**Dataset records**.
+++
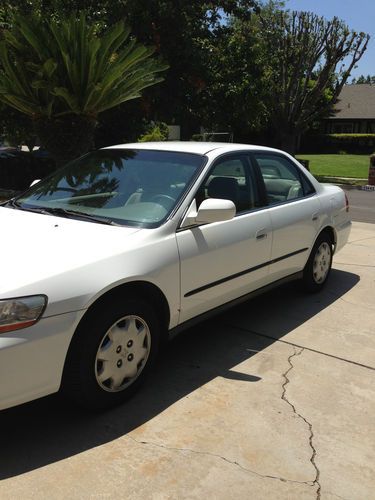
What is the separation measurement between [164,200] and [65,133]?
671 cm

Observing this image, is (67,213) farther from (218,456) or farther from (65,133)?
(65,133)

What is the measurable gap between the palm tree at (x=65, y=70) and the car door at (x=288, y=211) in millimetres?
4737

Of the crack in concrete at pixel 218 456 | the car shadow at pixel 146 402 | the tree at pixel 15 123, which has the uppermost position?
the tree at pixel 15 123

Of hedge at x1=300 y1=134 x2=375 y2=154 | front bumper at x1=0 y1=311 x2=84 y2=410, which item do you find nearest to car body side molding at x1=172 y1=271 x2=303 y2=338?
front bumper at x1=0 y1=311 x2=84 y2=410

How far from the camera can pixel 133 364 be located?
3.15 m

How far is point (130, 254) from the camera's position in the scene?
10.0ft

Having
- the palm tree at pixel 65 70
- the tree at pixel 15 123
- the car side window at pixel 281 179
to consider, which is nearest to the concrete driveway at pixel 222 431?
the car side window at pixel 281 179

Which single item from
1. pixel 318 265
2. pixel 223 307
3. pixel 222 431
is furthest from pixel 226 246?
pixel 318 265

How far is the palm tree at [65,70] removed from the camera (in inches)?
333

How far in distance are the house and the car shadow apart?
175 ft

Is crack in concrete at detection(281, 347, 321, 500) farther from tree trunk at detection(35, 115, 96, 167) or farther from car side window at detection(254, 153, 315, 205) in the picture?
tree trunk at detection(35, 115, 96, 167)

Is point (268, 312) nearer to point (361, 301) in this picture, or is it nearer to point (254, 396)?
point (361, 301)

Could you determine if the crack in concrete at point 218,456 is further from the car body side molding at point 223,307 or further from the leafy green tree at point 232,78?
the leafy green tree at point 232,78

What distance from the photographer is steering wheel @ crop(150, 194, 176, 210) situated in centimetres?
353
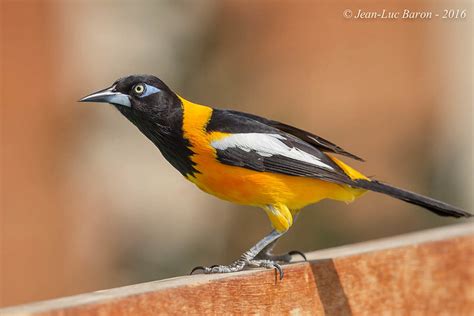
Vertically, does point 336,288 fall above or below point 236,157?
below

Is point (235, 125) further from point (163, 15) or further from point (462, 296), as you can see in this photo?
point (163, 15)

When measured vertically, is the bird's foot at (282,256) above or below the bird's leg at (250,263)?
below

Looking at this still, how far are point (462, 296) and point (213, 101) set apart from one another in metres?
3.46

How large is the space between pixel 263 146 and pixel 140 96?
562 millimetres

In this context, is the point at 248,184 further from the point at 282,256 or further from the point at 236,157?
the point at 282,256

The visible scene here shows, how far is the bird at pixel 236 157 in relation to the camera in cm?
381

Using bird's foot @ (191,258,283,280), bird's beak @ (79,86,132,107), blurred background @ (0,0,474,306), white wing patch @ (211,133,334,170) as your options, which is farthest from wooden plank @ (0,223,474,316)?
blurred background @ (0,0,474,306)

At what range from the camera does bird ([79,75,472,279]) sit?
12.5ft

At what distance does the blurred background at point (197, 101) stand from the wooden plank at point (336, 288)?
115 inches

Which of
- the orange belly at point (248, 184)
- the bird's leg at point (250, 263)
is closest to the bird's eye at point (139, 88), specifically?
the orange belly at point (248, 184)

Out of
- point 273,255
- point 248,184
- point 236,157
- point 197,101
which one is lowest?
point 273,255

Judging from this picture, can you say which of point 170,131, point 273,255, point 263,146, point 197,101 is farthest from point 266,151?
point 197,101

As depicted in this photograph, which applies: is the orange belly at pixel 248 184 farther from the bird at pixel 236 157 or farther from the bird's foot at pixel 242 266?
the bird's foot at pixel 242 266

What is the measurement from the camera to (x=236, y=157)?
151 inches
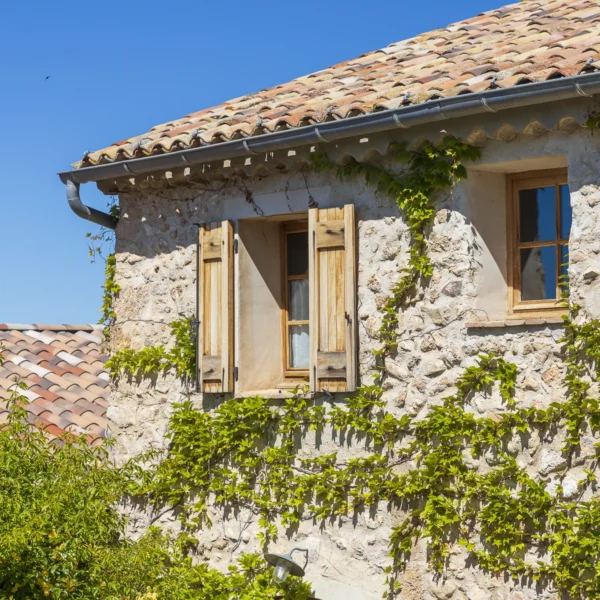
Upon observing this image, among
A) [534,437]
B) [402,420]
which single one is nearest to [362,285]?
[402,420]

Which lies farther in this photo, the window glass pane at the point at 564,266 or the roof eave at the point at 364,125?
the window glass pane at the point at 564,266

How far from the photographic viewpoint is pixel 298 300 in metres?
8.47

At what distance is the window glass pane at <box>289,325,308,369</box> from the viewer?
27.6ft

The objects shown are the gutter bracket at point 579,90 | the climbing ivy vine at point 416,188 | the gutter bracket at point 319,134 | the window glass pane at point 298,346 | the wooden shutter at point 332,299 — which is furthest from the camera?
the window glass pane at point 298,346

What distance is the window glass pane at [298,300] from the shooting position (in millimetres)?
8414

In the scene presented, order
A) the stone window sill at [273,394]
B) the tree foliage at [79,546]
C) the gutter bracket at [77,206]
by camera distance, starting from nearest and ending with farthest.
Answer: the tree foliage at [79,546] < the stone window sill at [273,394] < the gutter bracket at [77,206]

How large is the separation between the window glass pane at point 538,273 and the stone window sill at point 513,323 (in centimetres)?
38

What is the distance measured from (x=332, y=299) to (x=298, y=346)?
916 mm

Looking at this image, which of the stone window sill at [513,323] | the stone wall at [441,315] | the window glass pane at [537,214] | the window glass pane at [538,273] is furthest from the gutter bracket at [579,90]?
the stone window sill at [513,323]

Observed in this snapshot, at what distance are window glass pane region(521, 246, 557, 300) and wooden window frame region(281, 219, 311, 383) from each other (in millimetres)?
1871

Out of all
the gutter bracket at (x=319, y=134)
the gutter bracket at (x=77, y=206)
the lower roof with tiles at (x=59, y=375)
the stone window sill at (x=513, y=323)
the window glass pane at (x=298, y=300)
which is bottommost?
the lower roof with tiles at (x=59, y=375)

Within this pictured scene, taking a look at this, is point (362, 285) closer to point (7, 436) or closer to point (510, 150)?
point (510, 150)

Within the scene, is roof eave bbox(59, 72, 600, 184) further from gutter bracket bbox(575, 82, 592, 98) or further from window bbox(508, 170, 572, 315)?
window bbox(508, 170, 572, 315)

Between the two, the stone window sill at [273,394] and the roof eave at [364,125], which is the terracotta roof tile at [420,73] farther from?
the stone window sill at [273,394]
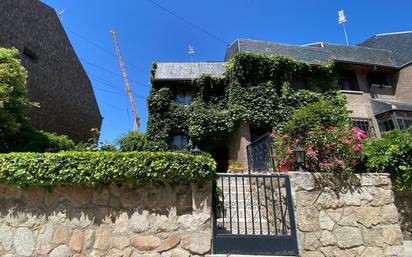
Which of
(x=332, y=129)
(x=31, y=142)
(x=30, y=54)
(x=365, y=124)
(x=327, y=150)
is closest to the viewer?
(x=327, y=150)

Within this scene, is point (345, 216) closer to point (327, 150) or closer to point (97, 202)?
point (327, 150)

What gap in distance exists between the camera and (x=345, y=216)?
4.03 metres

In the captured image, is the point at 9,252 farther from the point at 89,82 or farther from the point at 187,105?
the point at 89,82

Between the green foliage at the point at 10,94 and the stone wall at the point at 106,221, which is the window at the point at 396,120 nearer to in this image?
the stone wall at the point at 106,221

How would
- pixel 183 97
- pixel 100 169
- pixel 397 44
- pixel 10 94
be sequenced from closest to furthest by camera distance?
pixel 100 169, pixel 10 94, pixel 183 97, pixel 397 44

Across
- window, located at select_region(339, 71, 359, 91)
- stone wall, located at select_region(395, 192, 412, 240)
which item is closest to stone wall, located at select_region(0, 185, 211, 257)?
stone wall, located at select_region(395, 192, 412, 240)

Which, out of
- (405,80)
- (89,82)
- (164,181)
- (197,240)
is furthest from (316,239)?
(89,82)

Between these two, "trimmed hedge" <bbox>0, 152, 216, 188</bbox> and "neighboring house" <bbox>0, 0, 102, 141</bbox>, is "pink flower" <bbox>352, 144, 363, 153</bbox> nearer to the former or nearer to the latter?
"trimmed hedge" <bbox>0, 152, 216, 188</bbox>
+++
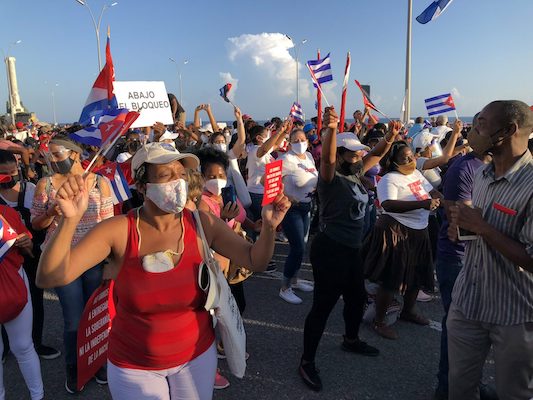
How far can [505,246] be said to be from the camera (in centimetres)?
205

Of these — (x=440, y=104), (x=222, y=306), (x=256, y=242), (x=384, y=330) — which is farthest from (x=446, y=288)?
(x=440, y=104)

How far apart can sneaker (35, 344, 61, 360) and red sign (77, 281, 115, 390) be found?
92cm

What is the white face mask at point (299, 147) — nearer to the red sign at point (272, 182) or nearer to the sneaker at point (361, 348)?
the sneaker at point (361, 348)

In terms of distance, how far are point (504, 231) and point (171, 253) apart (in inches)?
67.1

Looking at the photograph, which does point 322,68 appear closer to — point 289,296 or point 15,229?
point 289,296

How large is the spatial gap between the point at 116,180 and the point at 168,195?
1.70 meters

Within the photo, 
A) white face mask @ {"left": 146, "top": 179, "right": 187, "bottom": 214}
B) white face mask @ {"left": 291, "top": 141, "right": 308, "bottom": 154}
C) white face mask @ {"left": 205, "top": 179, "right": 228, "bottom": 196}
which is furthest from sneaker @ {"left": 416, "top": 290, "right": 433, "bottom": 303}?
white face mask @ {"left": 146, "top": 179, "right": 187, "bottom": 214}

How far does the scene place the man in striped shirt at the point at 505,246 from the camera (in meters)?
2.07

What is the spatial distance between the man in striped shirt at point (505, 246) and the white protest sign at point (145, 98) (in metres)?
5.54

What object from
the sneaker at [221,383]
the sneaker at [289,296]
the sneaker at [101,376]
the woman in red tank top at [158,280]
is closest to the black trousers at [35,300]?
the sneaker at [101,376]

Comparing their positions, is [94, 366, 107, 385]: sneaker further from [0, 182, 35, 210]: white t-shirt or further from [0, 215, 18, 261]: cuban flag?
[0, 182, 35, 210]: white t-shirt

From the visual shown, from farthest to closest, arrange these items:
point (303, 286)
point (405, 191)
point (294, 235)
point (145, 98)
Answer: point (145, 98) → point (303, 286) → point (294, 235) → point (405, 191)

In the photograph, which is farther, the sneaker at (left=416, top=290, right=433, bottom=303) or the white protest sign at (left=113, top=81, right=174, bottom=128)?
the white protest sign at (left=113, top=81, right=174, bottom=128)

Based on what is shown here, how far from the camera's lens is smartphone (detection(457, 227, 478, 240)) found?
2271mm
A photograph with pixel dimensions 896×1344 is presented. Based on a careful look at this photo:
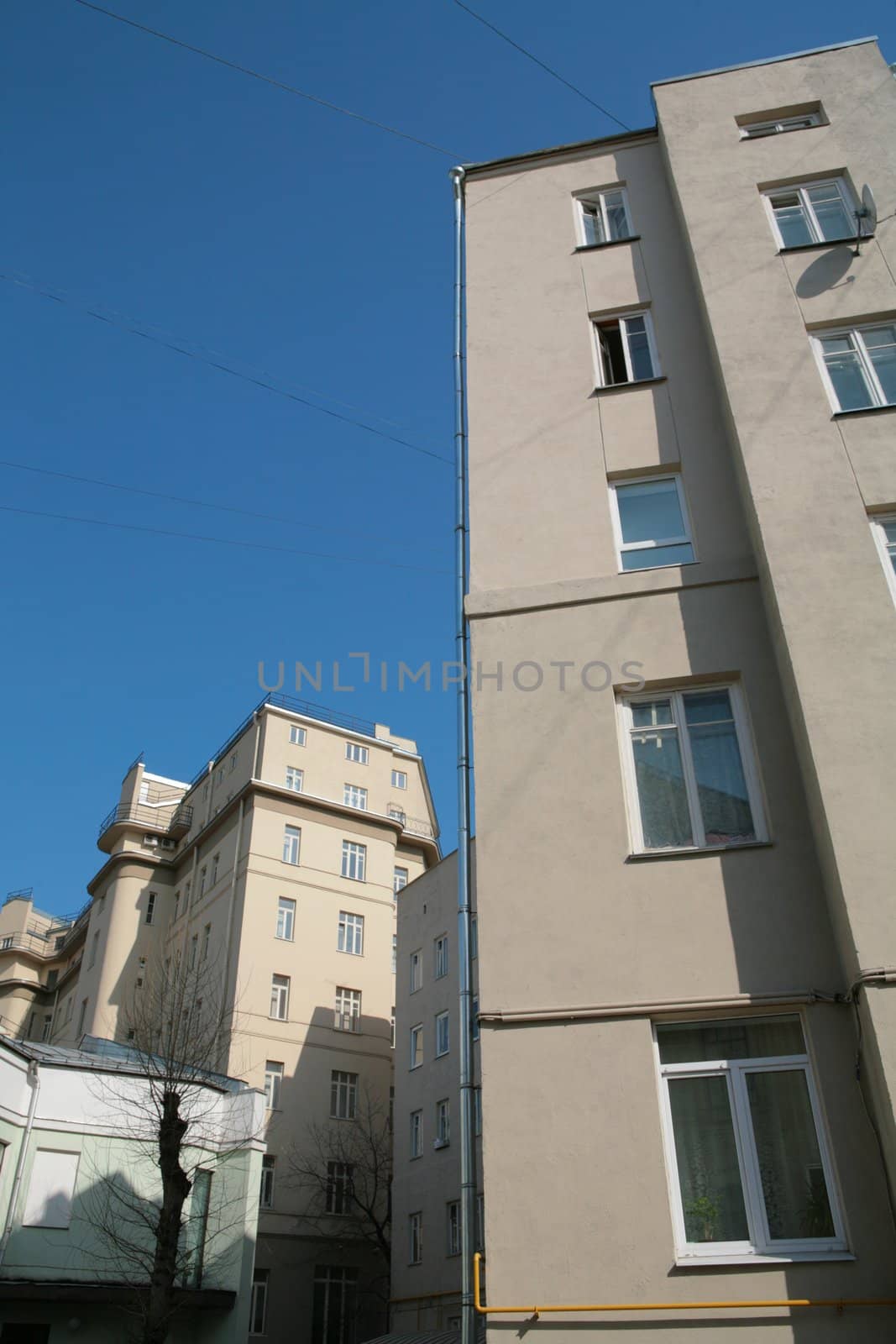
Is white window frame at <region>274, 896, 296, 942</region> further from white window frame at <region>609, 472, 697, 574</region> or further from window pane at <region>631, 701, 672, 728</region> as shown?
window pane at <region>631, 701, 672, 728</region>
+++
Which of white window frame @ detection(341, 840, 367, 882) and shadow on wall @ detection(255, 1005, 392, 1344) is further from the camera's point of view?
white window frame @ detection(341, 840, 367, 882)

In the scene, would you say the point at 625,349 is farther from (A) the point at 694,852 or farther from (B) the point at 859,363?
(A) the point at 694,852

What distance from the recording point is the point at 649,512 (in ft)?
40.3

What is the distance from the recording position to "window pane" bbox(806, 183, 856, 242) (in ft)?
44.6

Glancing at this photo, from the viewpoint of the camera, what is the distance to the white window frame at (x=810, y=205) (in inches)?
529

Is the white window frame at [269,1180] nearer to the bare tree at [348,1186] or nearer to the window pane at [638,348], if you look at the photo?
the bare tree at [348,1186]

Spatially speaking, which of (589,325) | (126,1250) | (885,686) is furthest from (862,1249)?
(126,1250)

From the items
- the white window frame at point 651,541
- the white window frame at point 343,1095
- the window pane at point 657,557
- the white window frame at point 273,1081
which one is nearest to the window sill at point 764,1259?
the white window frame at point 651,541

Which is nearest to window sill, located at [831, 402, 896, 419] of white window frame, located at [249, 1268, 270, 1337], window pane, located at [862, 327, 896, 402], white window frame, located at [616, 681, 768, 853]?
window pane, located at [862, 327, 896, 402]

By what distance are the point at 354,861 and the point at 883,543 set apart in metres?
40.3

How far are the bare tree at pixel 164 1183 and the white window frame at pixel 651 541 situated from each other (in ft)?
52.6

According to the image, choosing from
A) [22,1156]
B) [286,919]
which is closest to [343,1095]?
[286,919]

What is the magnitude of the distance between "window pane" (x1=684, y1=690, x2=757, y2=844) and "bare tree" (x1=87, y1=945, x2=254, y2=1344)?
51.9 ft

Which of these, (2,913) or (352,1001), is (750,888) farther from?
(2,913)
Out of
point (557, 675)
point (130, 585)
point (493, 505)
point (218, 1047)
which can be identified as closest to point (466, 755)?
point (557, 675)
+++
**Task details**.
How many lines in the records above contain the word "striped"? Case counts; give only the number.

**Task solution**.
2